WIG20 notowania rozpoczął bowiem od wzrostu. Nie był może on zbyt okazały bo wynosił 0,3 proc. ale przecież jak się nie ma co się lubi, to się lubi co się ma. Mógł to być także dobry punkt wyjściowy do dalszych wzrostów. Scenariusze zakładające jednak systematyczną wspinaczkę i zdobywanie przez WIG20 kolejnych poziomów jednak się nie sprawdził. Indeks największych spółek naszego parkietu przez kilka godzin trwał praktycznie w martwym punkcie, a na rynku mieliśmy do czynienia z klasycznym przeciąganiem liny pomiędzy popytem, a podażą.

Bez echa przyszły więc publikowane w czwartek dane makroekonomiczne. GUS podał m.in., że w III kwartale wzrost PKB wyniósł 3,9 proc. co jest sygnałem, że tempo wzrostu gospodarczego słabnie. Tego jednak generalnie się spodziewano. Ekonomiście oczekiwali bowiem odczytu na poziomie 4 proc. Pozytywnie natomiast zaskoczył odczyt PKB w Niemczech, gdzie udało uniknąć się technicznej recesji. Na inwestorach giełdowych nie zrobiło to jednak wrażenia. Inna sprawa, że i inne rynki poruszały się raczej w trendzie boczny więc i o impuls do działania było trudno.

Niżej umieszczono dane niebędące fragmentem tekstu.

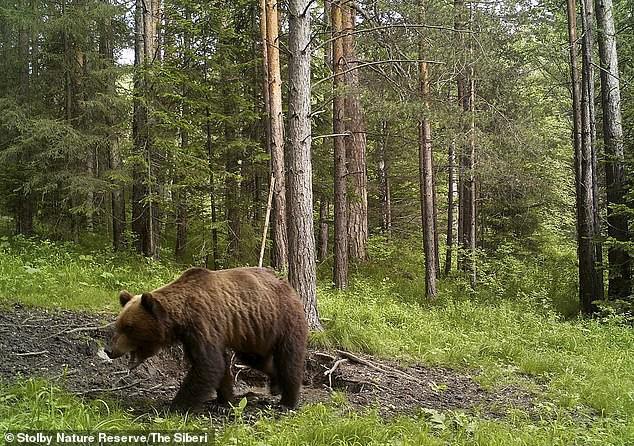 Người đàn ông trông như xác ướp sau khi được cứu từ hang gấu, khiến mọi người sợ hãi khi nói mình bị dự trữ để làm thức ăn - ảnh 3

W drugiej połowie dnia uwaga inwestorów skupiona była na tym, co wydarzy się za oceanem. Tam w pierwszych minutach handlu mieliśmy do czynienia ze spadkami, które okazały się wystarczającym argumentem do sprzedaży akcji również i na warszawskiej giełdzie. Na dwie godziny przed końcem sesji WIG20 zjechał pod kreskę i pozostał tam już do końca dnia. Ostatecznie stracił na wartości ponad 0,4 proc. Nie brakowało jednak okazałych zwyżek. Liderem wzrostów w grupie największych firm był Alior Bank, którego akcje zyskały na wartości ponad 4 proc. Generalnie była to sesja odbicia walorów, które w ostatnich miesiącach były mocno przeceniane. Papiery JSW zyskały na wartości ponad 3 proc., a akcje CCC urosły 2,3 proc. Na plusie dzień zakończyły również akcje PZU, które zyskały 0,6 proc. Firma ta opublikowała wyniki za III kwartał, które okazały się być lepsze od oczekiwań

O ile WIG20 zakończył sesję ponad 0,4 proc. pod kreską, tak lepiej w czwartek radziły sobie średnie i małe firmy. Wskaźnik mWIG40 stracił niecałe 0,3 proc. jednak już sWIG80 zyskał ponad 0,1 proc. Dla porządku dodajmy jeszcze, że obroty na całym rynku wyniosły 821 mln zł. Być może nie jest to oszałamiające osiągnięcie, ale też nie jest to wynik, którego trzeba byłoby się wstydzić.